Description of the task. Nothing but the lines from the one containing "Simply Gilded Blue" through the last line of the records below should be copied, exactly and without pictures.

[Captioned web images]

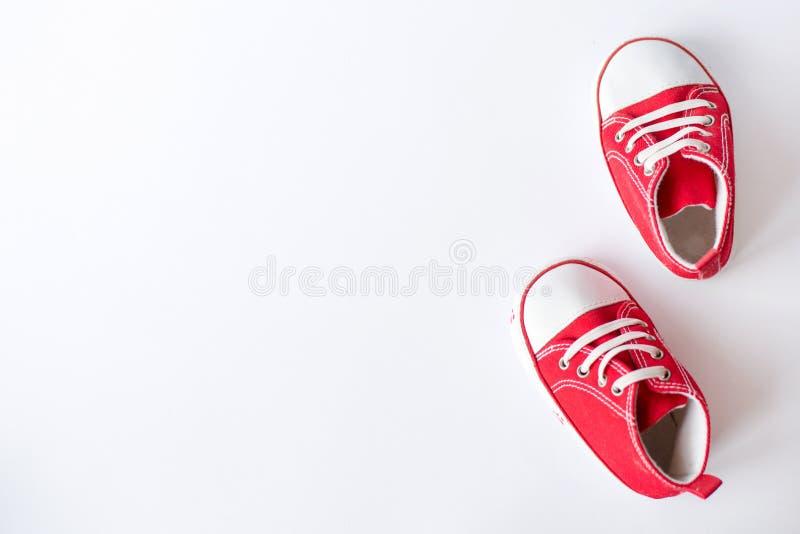 Leuke rode klein - de met maat hoogste mening van canvasschoenen over witte achtergrond royalty-vrije stock foto's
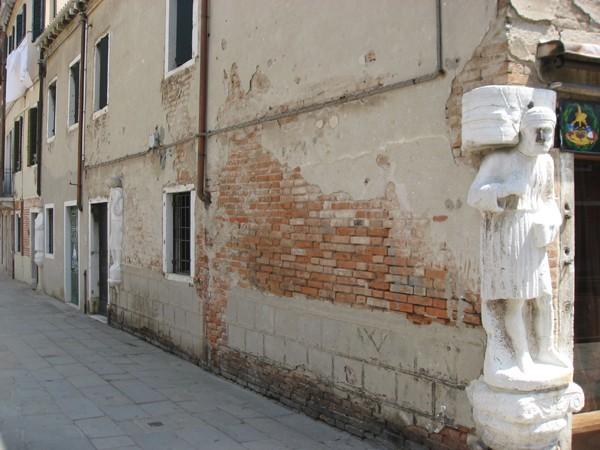 Venetië-neus-die-geluk-brengt-Campo-dei-Mori (2)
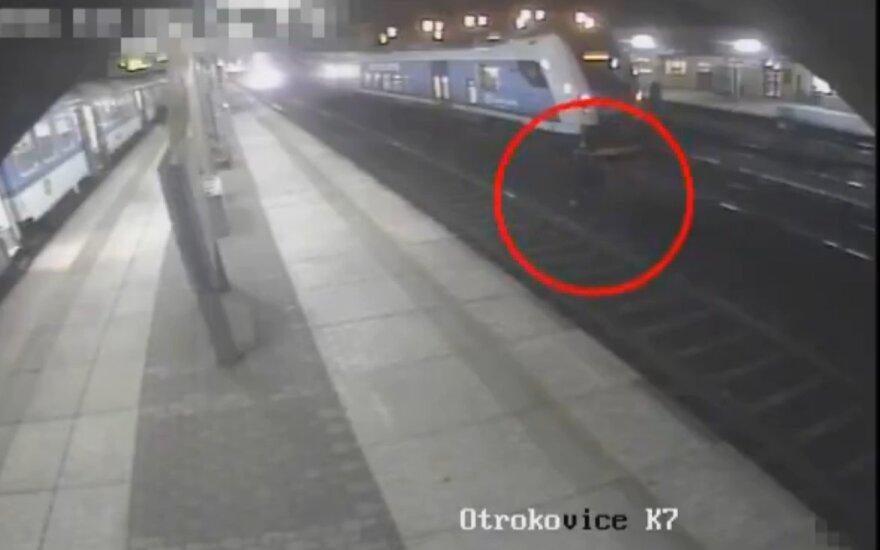 Przeżyli uderzenie pociągu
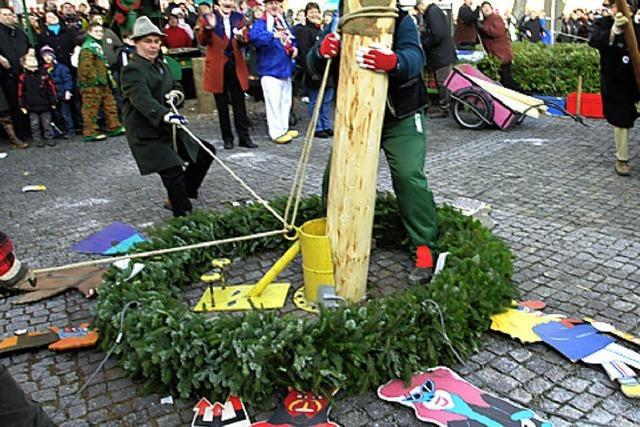 Narrenbaum steht weiter am Lindenplatz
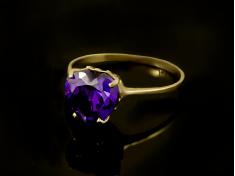 Златен пръстен с лилав камък Сърце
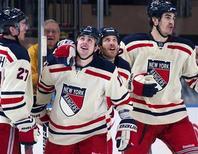 """Хоккеисты """"Нью-Йорк Рейнджерс"""" радуются победе в игре против """"Филадельфии"""" в Нью-Йорке, 5 февраля 2012 года. """"Нью-Йорк Рейнджерс"""" одержали победу в матче лидеров Восточной конференции НХЛ, со счетом 5-2 обыграв """"Филадельфию"""". REUTERS/Ray Stubblebine"""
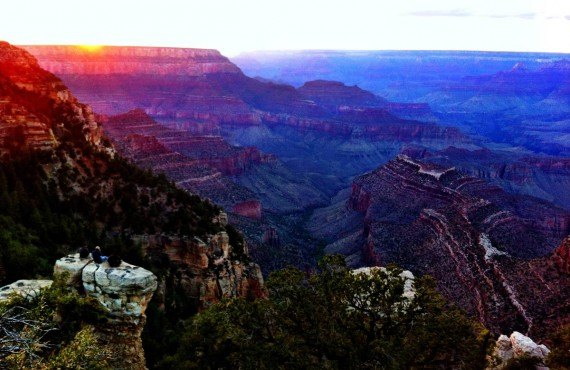 La nuit tombe sur le Grand Canyon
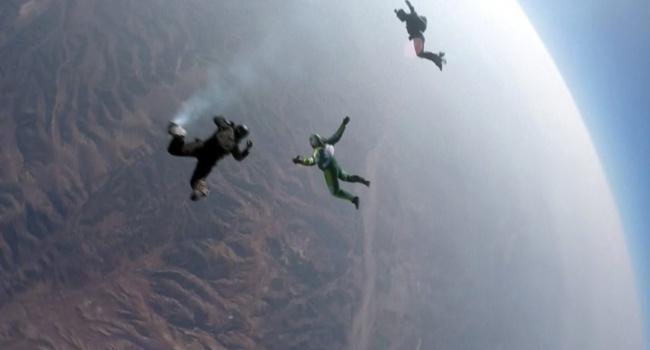 ВСША экстремал прыгнет без парашюта свысоты 7,6 километра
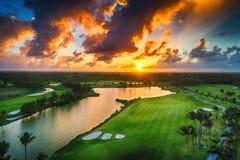 热带高尔夫球场鸟瞰图日落的,多米尼加Republi 免版税库存照片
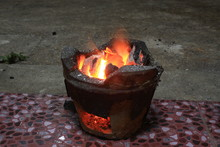 Combustible Charcoal Stove With Beautiful Lights
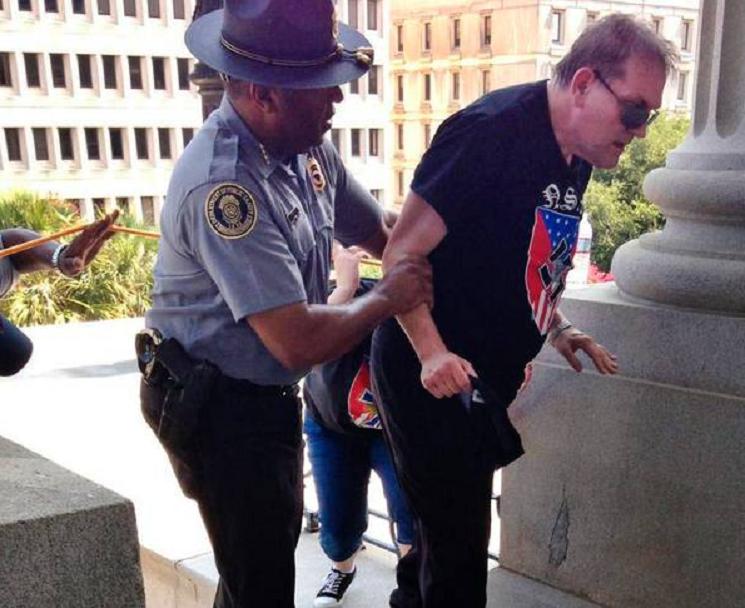 Czarnoskóry policjant urzekł świat. Pomógł naziście z Ku Klux Klan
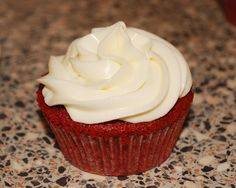 The Hummingbird Bakery's Red Velvet cupcakes (norwegian recipe)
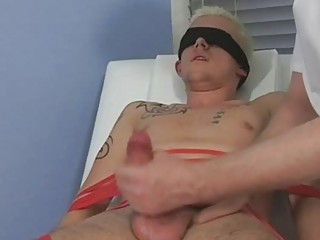 Doomed and blindfolded comme �a twink gets his cock sucked by mature joyous daddy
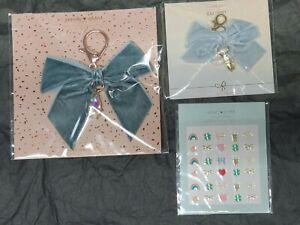 Simply Gilded Blue Velvet Bow Charms And Nail Stickers New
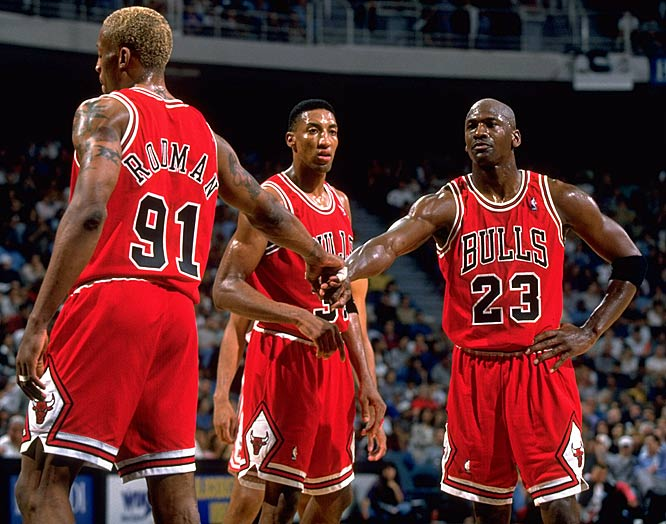 Top 10 Chicago Bulls Players Of All Time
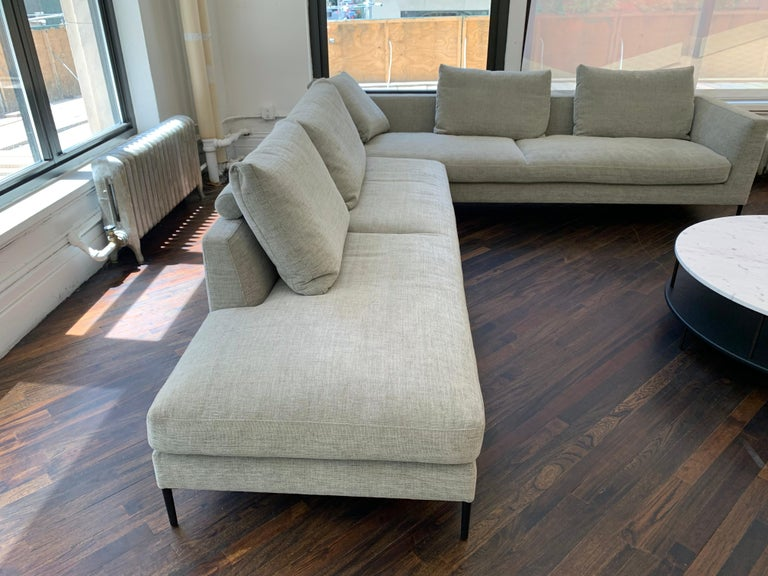 Montis Daley Sectional 2 In Excellent Condition In New York, NY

Written reply.
 Simply Gilded Blue Velvet Bow Charms And Nail Stickers New
 Top 10 Chicago Bulls Players Of All Time
 Montis Daley Sectional 2 In Excellent Condition In New York, NY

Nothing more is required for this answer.